Enrique García-Máiquez

El color del tiempo

Su propio afán

17 de noviembre 2024 - 03:08

Como estaba invitado en la Real Academia de Buenas Letras de Sevilla, me puse, por ósmosis, solemne. La misión última del poeta es –dije– hacer objetivos y comunicables los inefables sentimientos. El poema realiza (en el sentido más ontológico y material del término) las intuiciones y las sensaciones que vagan por el aire y los corazones humanos. Tras la preciosa introducción de Lola Robador y la bellísima conferencia de Ricardo Piñero, yo pegué, pum, mi pincelada: sostuve que el tiempo y la vida colorean nuestra impresión estética del entorno; y que ese subjetivismo va adquiriendo perfiles objetivos, al modo de un poema.

Natalia Ginzburg, recordando las expresiones coloquiales que se usaban en su familia cuando niña, decía: “Son nuestro latín”. En paralelo, las calles, jardines y plazas donde jugamos de pequeños son nuestra Itálica. Se impregnan de una luz que viene del tiempo y que lo dora todo.

A veces, viene de un tiempo muy reciente. Mi hijo Enrique, conservador instintivo, se quejaba si cambiábamos un mueble de sitio en el salón de casa. Gritaba: “¡Si estuvo allí toda la vida…!”. ¿Hasta qué punto esa belleza biográfico-sentimental merece una apreciación artística? El esteta, no sé, pero el poeta lo tiene claro. Recuerda la idea de Chesterton: “Los romanos no amaban Roma porque fue grande, sino que fue grande porque los romanos la amaron”. Los ciudadanos no aman su barrio porque sea estrictamente hermoso, sino que acaba siendo hermoso –a través del cuidado y de la solera del tiempo– porque lo aman.
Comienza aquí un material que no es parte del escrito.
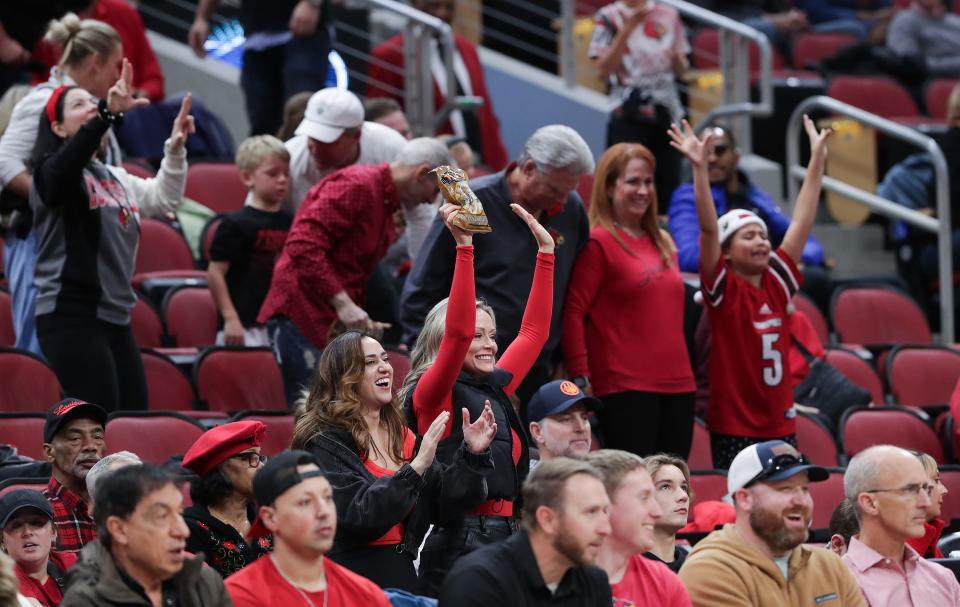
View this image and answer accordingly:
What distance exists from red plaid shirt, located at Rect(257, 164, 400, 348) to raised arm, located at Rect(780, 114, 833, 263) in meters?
1.68

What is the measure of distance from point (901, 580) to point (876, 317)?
422cm

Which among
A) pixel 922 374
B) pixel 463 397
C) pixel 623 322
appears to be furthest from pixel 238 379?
pixel 922 374

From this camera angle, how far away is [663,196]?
927cm

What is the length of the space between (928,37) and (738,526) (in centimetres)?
894

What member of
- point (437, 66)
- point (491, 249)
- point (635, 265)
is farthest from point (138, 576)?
point (437, 66)

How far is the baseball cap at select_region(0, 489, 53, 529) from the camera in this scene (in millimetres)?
4965

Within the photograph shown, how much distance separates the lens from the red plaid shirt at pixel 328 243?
6.66m

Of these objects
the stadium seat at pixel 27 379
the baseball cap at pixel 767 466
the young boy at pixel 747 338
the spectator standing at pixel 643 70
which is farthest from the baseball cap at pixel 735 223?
the stadium seat at pixel 27 379

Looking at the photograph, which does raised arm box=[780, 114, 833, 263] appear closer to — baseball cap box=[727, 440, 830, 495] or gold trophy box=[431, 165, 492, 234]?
gold trophy box=[431, 165, 492, 234]

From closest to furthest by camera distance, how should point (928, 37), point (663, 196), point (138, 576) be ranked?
point (138, 576), point (663, 196), point (928, 37)

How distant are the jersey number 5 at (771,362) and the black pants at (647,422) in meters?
0.44

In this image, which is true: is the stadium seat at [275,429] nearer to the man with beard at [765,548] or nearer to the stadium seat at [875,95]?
the man with beard at [765,548]

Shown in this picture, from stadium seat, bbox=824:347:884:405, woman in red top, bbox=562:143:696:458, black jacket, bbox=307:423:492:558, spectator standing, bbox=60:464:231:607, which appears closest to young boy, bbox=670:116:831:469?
woman in red top, bbox=562:143:696:458

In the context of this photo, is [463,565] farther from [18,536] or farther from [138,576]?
[18,536]
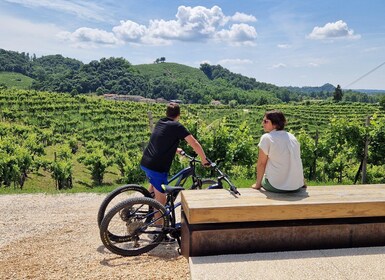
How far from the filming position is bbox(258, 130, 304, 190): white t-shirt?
4047 mm

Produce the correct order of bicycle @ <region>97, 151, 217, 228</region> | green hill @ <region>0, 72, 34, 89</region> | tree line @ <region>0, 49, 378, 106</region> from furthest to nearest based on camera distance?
green hill @ <region>0, 72, 34, 89</region>, tree line @ <region>0, 49, 378, 106</region>, bicycle @ <region>97, 151, 217, 228</region>

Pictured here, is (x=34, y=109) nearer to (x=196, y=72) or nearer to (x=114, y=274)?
(x=114, y=274)

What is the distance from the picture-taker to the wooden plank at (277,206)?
141 inches

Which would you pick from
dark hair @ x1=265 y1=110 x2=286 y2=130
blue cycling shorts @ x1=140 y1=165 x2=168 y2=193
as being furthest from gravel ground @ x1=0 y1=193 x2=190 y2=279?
dark hair @ x1=265 y1=110 x2=286 y2=130

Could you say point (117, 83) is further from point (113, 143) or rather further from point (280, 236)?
point (280, 236)

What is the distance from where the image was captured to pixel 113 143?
3741 centimetres

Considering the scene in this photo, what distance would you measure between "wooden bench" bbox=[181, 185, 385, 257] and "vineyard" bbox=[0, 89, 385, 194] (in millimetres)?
5740

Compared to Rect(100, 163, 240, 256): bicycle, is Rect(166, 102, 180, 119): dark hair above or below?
above

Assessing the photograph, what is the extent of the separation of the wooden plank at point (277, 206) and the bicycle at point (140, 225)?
0.31 meters

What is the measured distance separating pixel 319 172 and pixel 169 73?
171 meters

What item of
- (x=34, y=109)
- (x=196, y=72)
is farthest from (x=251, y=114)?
(x=196, y=72)

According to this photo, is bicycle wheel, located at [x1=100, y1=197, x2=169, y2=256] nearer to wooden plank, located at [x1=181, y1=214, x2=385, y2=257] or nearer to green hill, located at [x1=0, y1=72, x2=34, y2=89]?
wooden plank, located at [x1=181, y1=214, x2=385, y2=257]

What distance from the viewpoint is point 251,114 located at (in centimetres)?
6600

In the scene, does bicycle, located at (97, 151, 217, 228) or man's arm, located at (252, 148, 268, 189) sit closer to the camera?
man's arm, located at (252, 148, 268, 189)
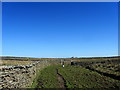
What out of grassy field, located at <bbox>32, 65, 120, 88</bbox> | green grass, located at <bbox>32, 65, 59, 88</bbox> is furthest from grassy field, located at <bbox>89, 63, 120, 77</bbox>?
green grass, located at <bbox>32, 65, 59, 88</bbox>

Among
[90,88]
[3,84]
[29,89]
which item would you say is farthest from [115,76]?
[3,84]

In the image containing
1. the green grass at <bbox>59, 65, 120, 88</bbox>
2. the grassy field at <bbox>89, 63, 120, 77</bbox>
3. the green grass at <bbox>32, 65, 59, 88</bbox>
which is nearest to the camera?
the green grass at <bbox>59, 65, 120, 88</bbox>

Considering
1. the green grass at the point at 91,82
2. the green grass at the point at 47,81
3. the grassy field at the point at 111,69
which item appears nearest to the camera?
the green grass at the point at 91,82

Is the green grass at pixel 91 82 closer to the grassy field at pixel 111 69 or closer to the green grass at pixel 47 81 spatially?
the green grass at pixel 47 81

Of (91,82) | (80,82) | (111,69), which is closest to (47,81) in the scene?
(80,82)

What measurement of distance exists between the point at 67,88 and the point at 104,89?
2.94 meters

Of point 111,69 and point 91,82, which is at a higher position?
point 111,69

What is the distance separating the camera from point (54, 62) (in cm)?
4788

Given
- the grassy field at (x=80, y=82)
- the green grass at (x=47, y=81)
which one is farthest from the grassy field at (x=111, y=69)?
the green grass at (x=47, y=81)

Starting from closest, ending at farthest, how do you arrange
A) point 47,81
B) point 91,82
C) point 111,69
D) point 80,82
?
point 91,82
point 80,82
point 47,81
point 111,69

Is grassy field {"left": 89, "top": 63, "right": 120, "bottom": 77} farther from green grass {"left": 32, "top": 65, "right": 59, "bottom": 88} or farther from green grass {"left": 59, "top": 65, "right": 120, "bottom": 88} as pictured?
green grass {"left": 32, "top": 65, "right": 59, "bottom": 88}

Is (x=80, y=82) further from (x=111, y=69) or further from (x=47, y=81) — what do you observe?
(x=111, y=69)

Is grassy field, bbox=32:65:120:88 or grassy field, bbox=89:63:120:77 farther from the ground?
grassy field, bbox=89:63:120:77

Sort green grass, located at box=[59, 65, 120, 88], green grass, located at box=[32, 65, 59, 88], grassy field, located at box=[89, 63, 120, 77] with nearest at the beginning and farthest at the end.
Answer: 1. green grass, located at box=[59, 65, 120, 88]
2. green grass, located at box=[32, 65, 59, 88]
3. grassy field, located at box=[89, 63, 120, 77]
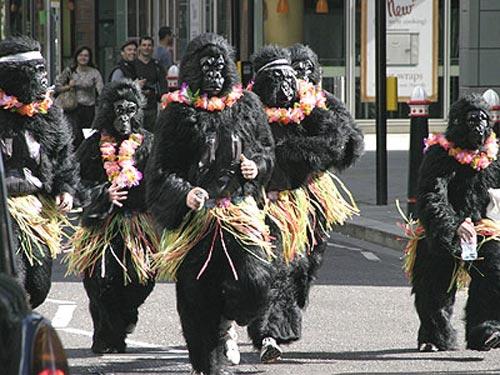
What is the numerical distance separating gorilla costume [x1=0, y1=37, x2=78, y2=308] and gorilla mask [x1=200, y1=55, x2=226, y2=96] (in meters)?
1.16

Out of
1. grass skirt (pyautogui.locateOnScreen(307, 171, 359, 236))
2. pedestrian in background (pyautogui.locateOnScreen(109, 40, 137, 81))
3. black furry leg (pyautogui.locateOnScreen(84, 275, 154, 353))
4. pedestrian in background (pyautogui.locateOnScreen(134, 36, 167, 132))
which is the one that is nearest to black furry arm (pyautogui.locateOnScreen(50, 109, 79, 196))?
black furry leg (pyautogui.locateOnScreen(84, 275, 154, 353))

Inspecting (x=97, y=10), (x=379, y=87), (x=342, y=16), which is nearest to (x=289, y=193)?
(x=379, y=87)

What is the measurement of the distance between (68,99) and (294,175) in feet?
43.1

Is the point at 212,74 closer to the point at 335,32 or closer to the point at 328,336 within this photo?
the point at 328,336

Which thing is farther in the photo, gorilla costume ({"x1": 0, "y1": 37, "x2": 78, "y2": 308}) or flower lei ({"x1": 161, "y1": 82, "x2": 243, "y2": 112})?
gorilla costume ({"x1": 0, "y1": 37, "x2": 78, "y2": 308})

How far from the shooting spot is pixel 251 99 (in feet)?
28.8

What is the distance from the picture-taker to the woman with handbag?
75.0 ft

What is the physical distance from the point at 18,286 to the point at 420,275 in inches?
235

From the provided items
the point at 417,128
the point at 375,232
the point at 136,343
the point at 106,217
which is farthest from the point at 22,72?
the point at 417,128

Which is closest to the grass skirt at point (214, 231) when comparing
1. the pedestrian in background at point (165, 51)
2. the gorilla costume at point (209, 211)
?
the gorilla costume at point (209, 211)

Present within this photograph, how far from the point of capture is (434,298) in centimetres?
991

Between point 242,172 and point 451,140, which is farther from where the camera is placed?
point 451,140

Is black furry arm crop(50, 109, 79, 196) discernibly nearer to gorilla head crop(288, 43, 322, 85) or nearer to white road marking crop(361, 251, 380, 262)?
gorilla head crop(288, 43, 322, 85)

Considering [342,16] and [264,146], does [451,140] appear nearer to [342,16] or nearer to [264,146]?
[264,146]
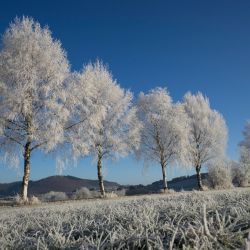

A veces, incluso hay dentro una razón objetiva que se escapa al más sensible experto que lo analiza desde fuera. El magistral arquitecto Javier Carvajal ponía como ejemplo de disparate arquitectónico la Casa Grande de Vistahermosa, porque ¿qué pinta un edificio tan descaradamente vascofrancés en la Baja Andalucía? Sin embargo, sí que pinta. Representa el esencial carácter acogedor de la tierra, el alma gaditana de la Andalucía inglesa que glosó Pemán y la condición de extranjeros perfectamente aclimatados al Puerto y a España de los Osborne. Eduardo Osborne Guezala homenajeó con ese caserón sus orígenes vascos por parte de madre, y una madre es sagrada. Nadie sabía más arquitectura que Carvajal, pero, sin conocer la historia grande y pequeña del Puerto, no entendía el gran hombre el imponente edificio. Sin la luz del tiempo nos quedamos en penumbra y vamos a tientas.